- David Mattson
Fog of Science: The Stealth Advocacy of Grizzly Bear Numbers
Science is a value-laden and often political process. The proximal means for this dis-objectification can be found in the questions asked, the research funded, the results reported, the interpretations featured, the results selectively applied, and the frames foisted upon naïve end-users. Essentially every worthwhile commentator on the scientific enterprise has said as much. The potential quotes abound.
To feature just two, Bill Ascher, Donald McKenna Professor of Government at Claremont-McKenna College noted: “Knowledge generation is a political process…affected by the value systems of institutions, professions, and individuals.” Dan Sarewitz, Professor of Society and Science at Arizona State University, wrote: “Problems of values, assumptions, and ideology…are pervasive across the scientific enterprise.” And so on. Or, as Roger Pielke observed, there is probably no such thing as an objective scientist, other than perhaps for fleeting moments in the early career of budding researchers. But delusions of objectivity among scientists abound nonetheless, with sometimes destructive consequences.
Roger Pielke, a Professor at the University of Colorado, has done what so many scholars do: promulgate a schematic that, in this case, I find to be quite helpful. Roger categorizes what he calls “modes of engagement by scientists and other experts” with policy and politics. He has five types. As I noted just above, he more-or-less dismisses out of hand the ideal of a Pure Scientist. Then there is the Issue Advocate who, with transparency and integrity, features certain interpretations of science to promote a specific policy outcome.
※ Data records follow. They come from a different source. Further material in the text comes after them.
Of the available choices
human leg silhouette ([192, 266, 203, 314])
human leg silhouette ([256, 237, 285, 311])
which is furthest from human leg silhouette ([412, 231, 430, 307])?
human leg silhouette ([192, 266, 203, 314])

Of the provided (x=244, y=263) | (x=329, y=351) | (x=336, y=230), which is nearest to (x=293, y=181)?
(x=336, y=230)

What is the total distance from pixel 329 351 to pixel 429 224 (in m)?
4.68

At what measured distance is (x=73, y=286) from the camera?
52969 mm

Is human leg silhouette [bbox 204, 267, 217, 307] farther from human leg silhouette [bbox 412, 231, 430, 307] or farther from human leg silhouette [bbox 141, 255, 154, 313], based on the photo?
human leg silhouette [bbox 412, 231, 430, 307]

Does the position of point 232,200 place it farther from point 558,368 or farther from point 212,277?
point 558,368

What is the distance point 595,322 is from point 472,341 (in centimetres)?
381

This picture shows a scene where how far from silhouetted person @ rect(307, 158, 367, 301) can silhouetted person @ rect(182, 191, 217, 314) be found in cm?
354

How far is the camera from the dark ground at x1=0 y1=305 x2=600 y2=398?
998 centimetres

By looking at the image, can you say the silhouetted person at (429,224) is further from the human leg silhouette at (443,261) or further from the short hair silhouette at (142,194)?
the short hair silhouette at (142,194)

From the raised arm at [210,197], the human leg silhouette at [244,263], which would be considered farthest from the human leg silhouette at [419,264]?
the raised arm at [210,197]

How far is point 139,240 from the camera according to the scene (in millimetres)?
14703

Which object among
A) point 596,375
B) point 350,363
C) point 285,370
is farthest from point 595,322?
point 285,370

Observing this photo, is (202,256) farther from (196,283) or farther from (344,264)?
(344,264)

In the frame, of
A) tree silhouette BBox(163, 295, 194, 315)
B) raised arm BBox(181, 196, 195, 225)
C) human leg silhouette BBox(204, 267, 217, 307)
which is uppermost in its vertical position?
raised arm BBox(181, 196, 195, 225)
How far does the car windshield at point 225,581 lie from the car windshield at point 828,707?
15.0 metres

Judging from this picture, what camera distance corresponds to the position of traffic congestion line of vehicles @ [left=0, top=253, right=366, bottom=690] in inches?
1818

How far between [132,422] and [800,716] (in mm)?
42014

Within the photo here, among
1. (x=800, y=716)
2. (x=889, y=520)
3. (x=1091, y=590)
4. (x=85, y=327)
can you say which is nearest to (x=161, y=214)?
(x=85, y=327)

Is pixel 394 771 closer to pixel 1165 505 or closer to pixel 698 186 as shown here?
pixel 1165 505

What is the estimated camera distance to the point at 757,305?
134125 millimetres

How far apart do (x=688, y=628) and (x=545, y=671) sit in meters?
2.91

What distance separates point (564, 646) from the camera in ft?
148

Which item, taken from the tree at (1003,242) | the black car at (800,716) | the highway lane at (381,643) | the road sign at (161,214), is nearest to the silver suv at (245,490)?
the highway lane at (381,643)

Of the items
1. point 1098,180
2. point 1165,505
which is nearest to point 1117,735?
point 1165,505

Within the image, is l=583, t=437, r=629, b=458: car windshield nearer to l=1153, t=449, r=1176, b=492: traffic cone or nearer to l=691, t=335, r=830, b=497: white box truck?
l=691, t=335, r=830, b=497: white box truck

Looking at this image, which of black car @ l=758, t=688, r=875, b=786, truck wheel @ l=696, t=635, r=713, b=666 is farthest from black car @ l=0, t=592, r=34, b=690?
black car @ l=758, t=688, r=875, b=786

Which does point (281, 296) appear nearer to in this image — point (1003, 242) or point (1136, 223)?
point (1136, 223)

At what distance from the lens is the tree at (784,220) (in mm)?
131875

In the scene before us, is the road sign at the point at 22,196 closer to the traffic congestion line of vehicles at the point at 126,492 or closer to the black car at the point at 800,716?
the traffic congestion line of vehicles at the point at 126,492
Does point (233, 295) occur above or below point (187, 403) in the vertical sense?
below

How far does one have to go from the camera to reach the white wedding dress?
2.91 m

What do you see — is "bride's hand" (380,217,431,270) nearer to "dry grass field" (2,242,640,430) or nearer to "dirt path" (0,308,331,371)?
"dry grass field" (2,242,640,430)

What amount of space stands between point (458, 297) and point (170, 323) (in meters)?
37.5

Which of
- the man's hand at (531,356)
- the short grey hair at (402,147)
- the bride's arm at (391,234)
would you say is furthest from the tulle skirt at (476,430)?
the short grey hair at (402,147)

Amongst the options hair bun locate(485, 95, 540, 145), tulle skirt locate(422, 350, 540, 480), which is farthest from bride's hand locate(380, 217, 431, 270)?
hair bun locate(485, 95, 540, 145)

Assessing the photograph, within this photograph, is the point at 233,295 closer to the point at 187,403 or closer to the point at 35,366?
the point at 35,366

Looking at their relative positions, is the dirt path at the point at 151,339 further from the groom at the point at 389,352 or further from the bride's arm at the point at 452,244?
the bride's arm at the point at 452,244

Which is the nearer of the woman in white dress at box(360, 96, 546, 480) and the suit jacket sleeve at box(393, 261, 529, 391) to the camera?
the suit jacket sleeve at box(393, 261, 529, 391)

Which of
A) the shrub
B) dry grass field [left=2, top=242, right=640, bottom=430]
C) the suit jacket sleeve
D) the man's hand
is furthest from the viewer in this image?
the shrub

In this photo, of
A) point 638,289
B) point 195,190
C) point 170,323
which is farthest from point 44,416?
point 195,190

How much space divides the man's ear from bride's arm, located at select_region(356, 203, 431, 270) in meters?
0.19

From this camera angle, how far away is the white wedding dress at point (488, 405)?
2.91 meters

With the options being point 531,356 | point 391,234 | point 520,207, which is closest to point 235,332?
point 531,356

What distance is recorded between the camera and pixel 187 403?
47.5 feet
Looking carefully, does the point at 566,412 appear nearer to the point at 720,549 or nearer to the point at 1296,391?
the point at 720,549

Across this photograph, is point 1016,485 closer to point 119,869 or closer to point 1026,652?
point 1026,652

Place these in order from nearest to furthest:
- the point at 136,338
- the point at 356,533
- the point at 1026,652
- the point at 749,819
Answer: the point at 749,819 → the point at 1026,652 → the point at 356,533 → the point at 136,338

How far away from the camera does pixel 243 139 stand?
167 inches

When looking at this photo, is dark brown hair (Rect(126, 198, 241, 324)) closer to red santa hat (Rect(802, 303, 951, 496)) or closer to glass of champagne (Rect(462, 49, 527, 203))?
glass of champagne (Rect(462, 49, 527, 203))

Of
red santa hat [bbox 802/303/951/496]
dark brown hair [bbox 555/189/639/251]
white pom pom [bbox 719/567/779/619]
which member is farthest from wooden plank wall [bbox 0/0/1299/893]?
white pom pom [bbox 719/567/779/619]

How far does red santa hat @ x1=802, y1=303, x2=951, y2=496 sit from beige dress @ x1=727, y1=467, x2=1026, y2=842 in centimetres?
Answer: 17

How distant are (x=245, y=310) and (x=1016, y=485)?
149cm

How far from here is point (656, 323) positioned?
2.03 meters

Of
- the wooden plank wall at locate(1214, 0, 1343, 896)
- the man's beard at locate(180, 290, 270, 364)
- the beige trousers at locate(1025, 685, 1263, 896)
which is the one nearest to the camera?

I count myself in that group. Or the Science Arbiter, who somewhat ponderously “supports decision-makers by providing answers to questions that can be addressed empirically.” Roger goes on to note that such Arbiters are “…never far from political influences.” And, then, better yet, there is the Honest Broker, who clarifies and expands the scope of options available for deliberation and action.
But there is a fifth category that Roger subjects to special disopprobrium. These are Stealth Issue Advocates. These low-life scientists seek to “…hide behind a façade of science, either pure scientist or science arbiter.” Which, Roger claims, “…is the swiftest route to pathologically politicizing science.” The problem is that most of these researchers end up here, not because of willful malfeasance, but because of self-delusional narratives that they imbibed during their post-graduate indoctrinations (Amen). These are the tricky ones because, at least in my experience, they can’t even begin to engage in a self-reflective conversation.
Which brings me to the self-delusional Stealth Issue Advocates who litter the landscape of Yellowstone’s grizzly bear science. As preface for what follows, I need to note that I struggle with how to broach this topic. There are many dimensions and complexities. There are so many manifestations. And I struggle with how to engage a broader readership not familiar with the nuances of science or scientific practice. But I surmise that most people have a fundamental grasp of human psychology and the foibles of humanity writ large. With that as a premise…
Stealth Advocate Grizzly Bear Scientists
Examples of stealth advocacy by researchers and managers are particularly abundant in the case of Yellowstone’s grizzly bears. Perhaps the most straight-forward examples can be found in how estimates of population size and trend are generated and then represented by technocrats to the attentive public. Estimates of size and trend are central to management controversies primarily because these metrics have been made the determinants of whether Yellowstone’s grizzly bear population is stripped of Endangered Species Act (ESA) protections or not—with status and trends of habitat and foods relegated to the trash bin of deliberations. Parenthetically, the political imperative to remove protections has spawned an environment that rewards agency functionaries who inflate or even fabricate positive population trends.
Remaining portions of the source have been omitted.